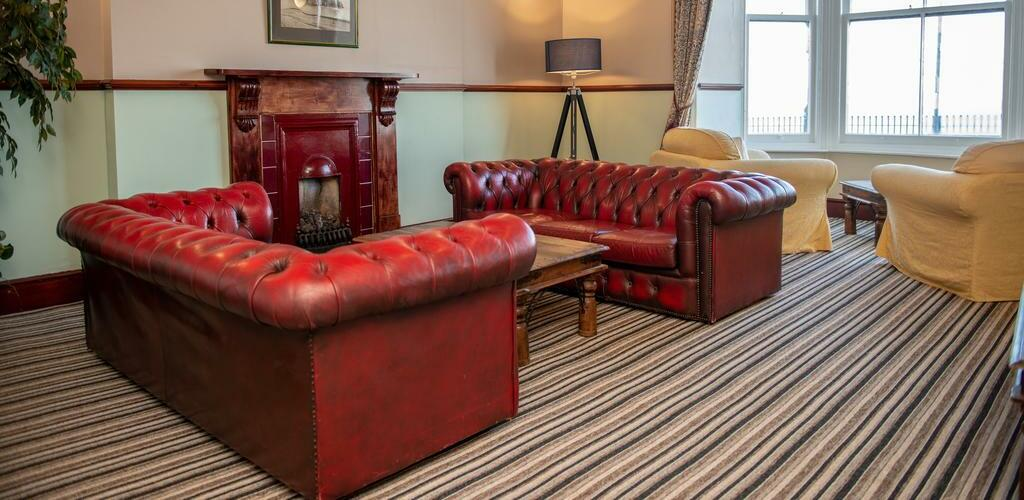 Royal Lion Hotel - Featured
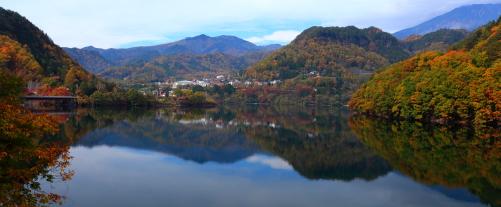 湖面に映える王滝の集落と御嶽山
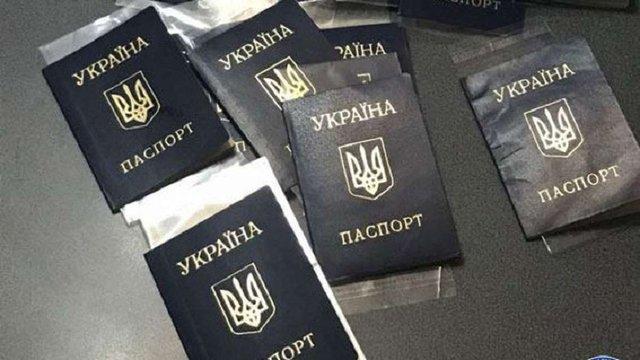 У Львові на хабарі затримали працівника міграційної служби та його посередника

...

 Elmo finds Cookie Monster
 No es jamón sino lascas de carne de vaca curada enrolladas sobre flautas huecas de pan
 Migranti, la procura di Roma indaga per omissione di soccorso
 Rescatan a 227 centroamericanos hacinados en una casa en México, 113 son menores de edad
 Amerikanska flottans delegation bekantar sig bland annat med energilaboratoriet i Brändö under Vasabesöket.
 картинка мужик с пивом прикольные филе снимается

WORK INSTRUCTIONS - Leaving all pictures out, output exactly the lines of the material above from the line with "Royal Lion Hotel - Featured" to the line with "У Львові на", both included.

WRITTEN SOLUTION -
 Royal Lion Hotel - Featured
 湖面に映える王滝の集落と御嶽山
 У Львові на хабарі затримали працівника міграційної служби та його посередника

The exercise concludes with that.